Architecture & System Design

Last reviewed: March 2026 · Maintained by Claude

A practical guide to thinking about and designing software systems — from individual services to large distributed architectures. Useful whether you're a developer making design decisions, or a non-technical reader who wants to understand how software systems are structured.

What is software architecture?

Architecture is the set of significant decisions that shape a software system — how it's divided into parts, how those parts communicate, where data lives, and how the system handles failure. Good architecture makes a system easier to change, scale, and understand. Poor architecture makes every change expensive and every incident chaotic.

The key insight: architecture isn't about diagrams, it's about tradeoffs. Every choice (monolith vs microservices, SQL vs NoSQL, synchronous vs async) trades one thing for another. Understanding those tradeoffs is the job.

Part 1 — Foundational concepts

The monolith vs microservices question

Most systems start as a monolith — a single deployable unit where all the code lives together. This is often the right call early on: it's simpler to develop, test, and deploy.

Microservices split the system into independently deployable services, each responsible for one domain. The benefits are real — independent scaling, independent deployments, team autonomy — but so are the costs: distributed systems are harder to debug, network calls fail, data consistency becomes your problem.

The pragmatic view: start with a monolith. Split things out when a specific piece genuinely needs to scale independently, or when team size makes a shared codebase painful.

Synchronous vs asynchronous communication

Synchronous: Service A calls Service B and waits for a response. Simple, easy to reason about. Problem: if B is slow or down, A is stuck.

Asynchronous: Service A puts a message on a queue. Service B picks it up when it's ready. Decoupled, resilient. Problem: harder to reason about, eventual consistency becomes a concern.

In practice most systems use both — synchronous for user-facing requests where you need an immediate response, async (queues, pub/sub) for background work, notifications, and event-driven processing.

The database question

Relational (SQL): Structured data, relationships between entities, ACID transactions. Postgres is usually the right default. Predictable, battle-tested, powerful.

Document (NoSQL): Flexible schema, good for hierarchical data. MongoDB, Firestore. Can be fast for reads, but joins are your problem.

Key-value stores: Redis. Blazingly fast. Good for caching, sessions, rate limiting — not for primary data storage.

The common mistake: reaching for a fancy datastore before you've outgrown Postgres. Postgres can handle more than most teams will ever need.

Part 2 — Patterns worth knowing

The 12-Factor App

A set of principles for building cloud-native applications — config in environment variables, stateless processes, logs as streams, explicit dependencies. Understanding these explains why modern cloud infrastructure works the way it does.

Read the original: 12factor.net

Event-driven architecture

Instead of services calling each other directly, they emit events ("order placed", "payment received") that other services consume. Decouples producers from consumers, makes it easy to add new consumers without changing existing code.

Tradeoff: eventual consistency. The system will get there, but not instantly. For user-facing flows that need immediate confirmation (did my payment go through?) you still need a synchronous confirmation step.

CQRS — Command Query Responsibility Segregation

Split the write path (commands that change state) from the read path (queries that return data). The read side can be optimised for queries independently of the write side. Useful for complex domains; overkill for simple CRUD.

**Dataset**
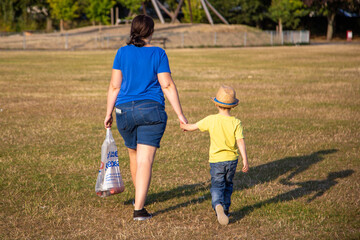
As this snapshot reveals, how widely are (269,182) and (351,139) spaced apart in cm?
325

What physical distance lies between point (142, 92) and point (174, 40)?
48.8 meters

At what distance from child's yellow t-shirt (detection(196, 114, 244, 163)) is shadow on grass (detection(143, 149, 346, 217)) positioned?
844 mm

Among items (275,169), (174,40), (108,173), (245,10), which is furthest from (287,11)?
(108,173)

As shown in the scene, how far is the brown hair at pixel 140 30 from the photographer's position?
457 cm

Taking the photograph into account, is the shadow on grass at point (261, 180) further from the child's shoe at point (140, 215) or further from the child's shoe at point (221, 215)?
the child's shoe at point (221, 215)

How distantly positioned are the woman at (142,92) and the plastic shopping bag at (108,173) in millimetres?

**About this exercise**
Can you retype the part of the architecture guide that opens with the words containing "The monolith vs" and closes with "shared codebase painful."? None of the items have any bearing on what is asked here.

**Task output**
The monolith vs microservices question

Most systems start as a monolith — a single deployable unit where all the code lives together. This is often the right call early on: it's simpler to develop, test, and deploy.

Microservices split the system into independently deployable services, each responsible for one domain. The benefits are real — independent scaling, independent deployments, team autonomy — but so are the costs: distributed systems are harder to debug, network calls fail, data consistency becomes your problem.

The pragmatic view: start with a monolith. Split things out when a specific piece genuinely needs to scale independently, or when team size makes a shared codebase painful.